TeX4ht Options

CV Radhakrishnan (CVR) has posted a list of TeX4ht options, the most comprehensive I have seen yet.

TeX4ht is a very powerful piece of software for converting LaTeX to other formats, such as (X)HTML and ODT. Unfortunately, the documentation was never truly complete, and the inner workings of the system can be hard to grasp and understand. The original creator, Eitan Gurari passed on unexpectedly in 2009. CVR and Karl Berry has since taken over the maintenance of TeX4ht.

As a side note, if you have an existing LaTeX document that you need to convert to other formats, TeX4ht is the most robust system that I have come across, i.e. it works with almost any LaTeX packages that are used in your document. (See this link for other LaTeX-to-whatever conversion tools.)

On the other hand, if you’re just starting to write your document from scratch, with a view to exporting to different output formats later, you might be better off using DocBook or pandoc instead. I personally prefer the markdown syntax in pandoc and exporting to LaTeX later for further editing.
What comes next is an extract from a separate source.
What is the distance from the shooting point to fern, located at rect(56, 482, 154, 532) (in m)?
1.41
Creating an Online Academic Portfolio with LaTeX and TeX4ht

This was originally asked on TeX.SX, the requirements being:

Any one know of a good script to turn a bibtex file into a nice academic portfolio that:

  • links to electronic versions where known (from url or doi)
  • works with local files (e.g. with bibdesk’s format or otherwise)
  • automatically creates a thumbnail of the first page
  • and generally produces a polished web page suitable for showing off your work?

Well, I maintain my own online publication list by generating the HTML code from my BibTeX, using BibLaTeX, Biber and TeX4ht. So my answer to the above question was a quick modification of my own workflow, adding Ghostscript to the mix to generate thumbnail images of the papers. The output looks like this: (The publication lists can be split according to their types)

(BibLaTeX is a complete reimplementation of the bibliographic facilities provided by LaTeX in conjunction with BibTeX. It’s very flexible, and many find it easier to deal with compared to the BST language. Biber is the replacement of the BibTeX binary, for users of BibLaTeX.)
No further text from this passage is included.